Proxmox v6.4-15 started to hang everynight...

mstgeo

Member
May 15, 2022
40
1
8
HI!

We started to have a BIG problem with one of our proxmox sevrers. It started to hang everynight! A hardware reset is needed to re-run it. Nagios is all red for VMs, no ssh access. Just KVM and power breaker do their job. Even a shutdown from the console is not helping. FYI, we have lxc / kvm machines there -- +150 LXC / ~10 KVM.
Server has:

CPU(s): 96 x Intel(R) Xeon(R) Gold 6248R CPU @ 3.00GHz (2 Sockets)
Kernel Version: Linux 5.4.203-1-pve #1 SMP PVE 5.4.203-1 (Fri, 26 Aug 2022 14:43:35 +0200)
PVE Manager Version: pve-manager/6.4-15/af7986e6
RAM: 1.5TB
HDD: SOFT RAID-5 - 6 x 1.92TB NVME -- DATA / 2 x 960 GB SOFT RAID-1 -- SYSTEM

After a physical reset all is well during a whole day. Then at night again! A hang ! What the heck could it be ? Anyone can help here ? Thanks in advance !

I am attaching the syslog we got and our sysctl.conf, can be useful I hope... Thanks!

regards,
Grzegorz Leskiewicz
 

Attachments

Hi,
the excerpt from syslog you posted contains only information about hung tasks for commands uptime,pgrep and check_memory, telling from the backtrace when interacting a FUSE mount. Are there any other interesting messages earlier? You can check with e.g. cat /proc/mounts | grep fuse what you have. I'd also run a healthcheck for the disks and a memory test.

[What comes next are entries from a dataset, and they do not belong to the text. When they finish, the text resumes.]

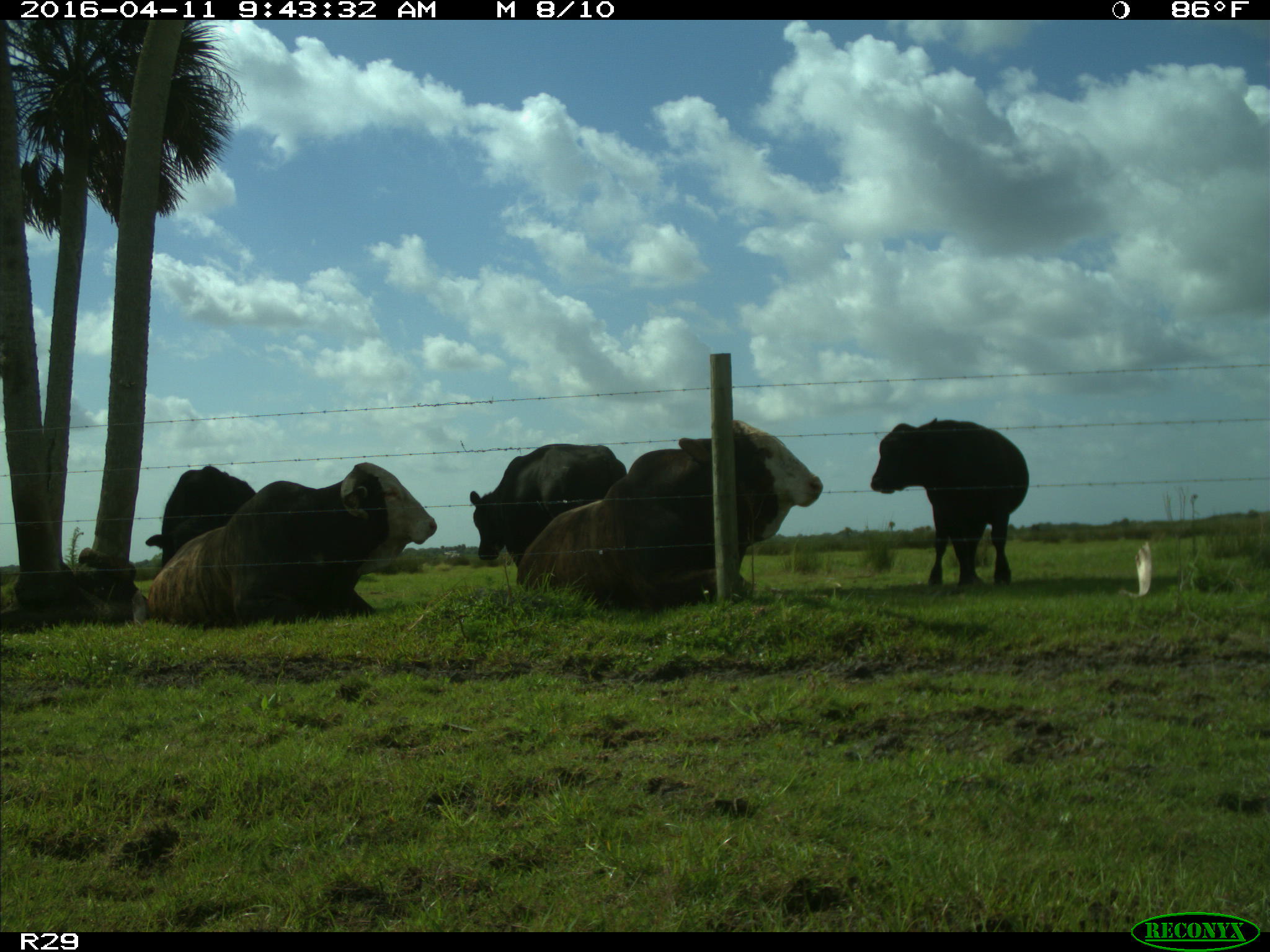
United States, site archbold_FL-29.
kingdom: Animalia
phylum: Chordata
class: Mammalia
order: Artiodactyla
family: Bovidae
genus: Bos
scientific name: Bos taurus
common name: domestic cow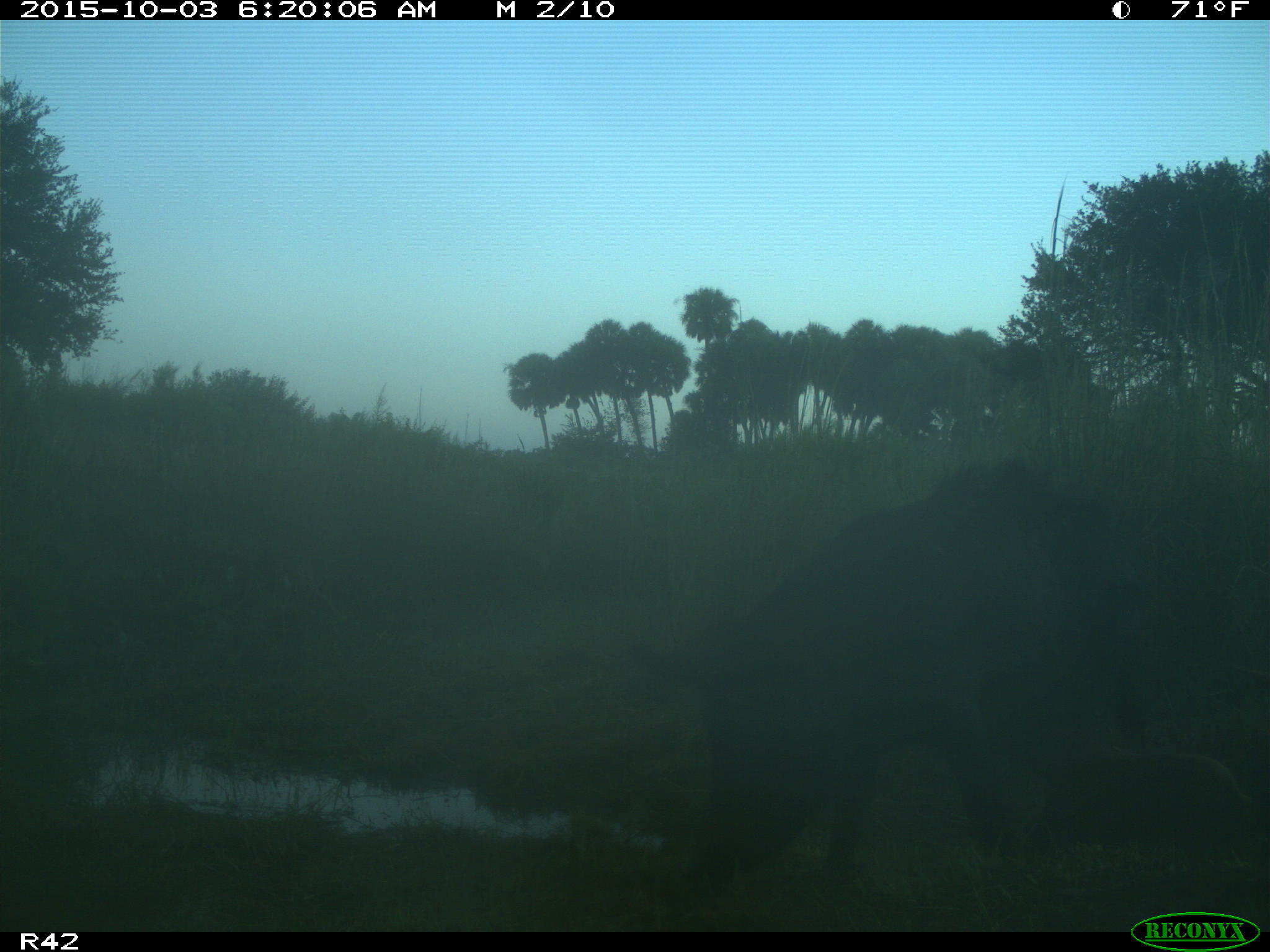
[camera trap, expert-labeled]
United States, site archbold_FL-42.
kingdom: Animalia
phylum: Chordata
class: Mammalia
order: Artiodactyla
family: Suidae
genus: Sus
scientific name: Sus scrofa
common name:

Please note that Proxmox VE 6 has been end-of-life since nearly one and a half years now: https://pve.proxmox.com/wiki/FAQ
To get (security) upgrades:
https://pve.proxmox.com/wiki/Upgrade_from_7_to_8
https://pve.proxmox.com/wiki/Upgrade_from_6.x_to_7.0
 
Hi!

Thx for a fast reply!

cat /proc/mounts | grep fuse

fusectl /sys/fs/fuse/connections fusectl rw,relatime 0 0
lxcfs /var/lib/lxcfs fuse.lxcfs rw,nosuid,nodev,relatime,user_id=0,group_id=0,allow_other 0 0
/dev/fuse /etc/pve fuse rw,nosuid,nodev,relatime,user_id=0,group_id=0,default_permissions,allow_other 0 0
root@111.111.111.111:/backup /mnt/backup fuse.sshfs rw,nosuid,nodev,relatime,user_id=0,group_id=0 0 0

As far as disks are concerned, SMART has PASSED status on all and a wearout is 4%. As to memory, we have 1.5 TB on board and can't allow a long downtime on a server to occur, so no way to test it now.

Would it be a good move to disable the below remote mount ? Can it be the cause of the hang up ? This is only happening at night 1 / 2 am CET. Maybe this is the point. No backup / other copying during that time...

root@111.111.111.111:/backup /mnt/backup fuse.sshfs rw,nosuid,nodev,relatime,user_id=0,group_id=0 0 0

regards,
Grzegorz Leskiewicz
 
Would it be a good move to disable the below remote mount ? Can it be the cause of the hang up ? This is only happening at night 1 / 2 am CET. Maybe this is the point. No backup / other copying during that time...

root@111.111.111.111:/backup /mnt/backup fuse.sshfs rw,nosuid,nodev,relatime,user_id=0,group_id=0 0 0
It could, but it could also be the lxcfs or the cluster filesystem /etc/pve. You'd need to find out what the problematic commands accessed, e.g. are they running inside a container? If you don't require the mount, it's certainly worth a try.
 
It could, but it could also be the lxcfs or the cluster filesystem /etc/pve. You'd need to find out what the problematic commands accessed, e.g. are they running inside a container? If you don't require the mount, it's certainly worth a try.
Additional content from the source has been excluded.